# Texto extraído:
+ + + + +
“Aqui há um ditado popular que diz que ninguém é mais que ninguém”
“Conhecer
Mujica é constatar o quanto estamos submetidos a deformações de poder que
transformaram nossos governantes em semi-deuses perdulários e insinceros,
cercados de aparatos e ostentação, como se estivessem em outra esfera humana
cumprindo (?) missões além da nossa compreensão” diz Miguel Ángel Bastenier no
prefácio de Mujica: a revolução tranquila, ensaio biográfico do jornalista Mauricio
Rabuffetti sobre a vida do ex-presidente Uruguaio.
A obra trata da
trajetória do ex-guerrilheiro Tupamaro que alçou-se a presidência do país com
um discurso no qual os valores de esquerda se debruçaram sobre a luta pelas
liberdades individuais. “Uma verdadeira política progressista, aquela em que a
esquerda é a esquerda, e que afeta a redistribuição de renda e a igualdade de
oportunidades é virtualmente impossível em um mundo dominado pelo capitalismo neoliberal.
+ + + + +
# Extrato de dados:
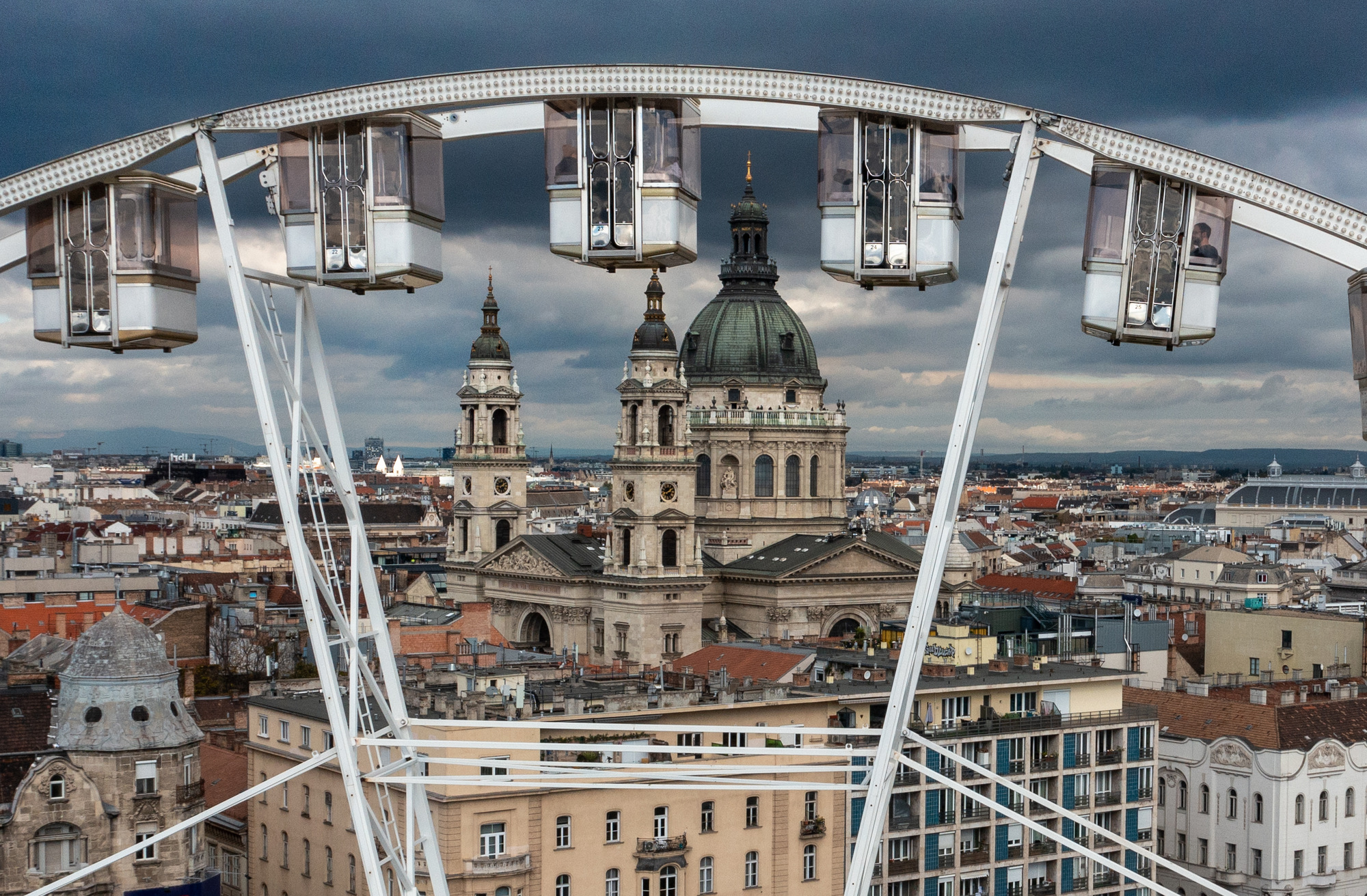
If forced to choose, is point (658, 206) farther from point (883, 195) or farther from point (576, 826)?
point (576, 826)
+ + + + +
# Perguntas a responder:
1. No texto extraído, reescreva de forma mais curta o parágrafo iniciado por “Conhecer Mujica é constatar”, preservando os fatos principais.
2. Transcreva do texto extraído o trecho que começa em “A obra trata” e vai até “pelo capitalismo neoliberal.”.

# Resolução dos exercícios:
1. No prefácio de Mujica: a revolução tranquila, ensaio biográfico do jornalista Mauricio Rabuffetti sobre a vida do ex-presidente uruguaio, Miguel Ángel Bastenier afirma o seguinte. Conhecer Mujica mostra o quanto estamos submetidos a deformações de poder. Essas deformações transformaram nossos governantes em semideuses perdulários e insinceros, cercados de aparatos e ostentação, como se pertencessem a outra esfera humana.

2.
A obra trata da
trajetória do ex-guerrilheiro Tupamaro que alçou-se a presidência do país com
um discurso no qual os valores de esquerda se debruçaram sobre a luta pelas
liberdades individuais. “Uma verdadeira política progressista, aquela em que a
esquerda é a esquerda, e que afeta a redistribuição de renda e a igualdade de
oportunidades é virtualmente impossível em um mundo dominado pelo capitalismo neoliberal.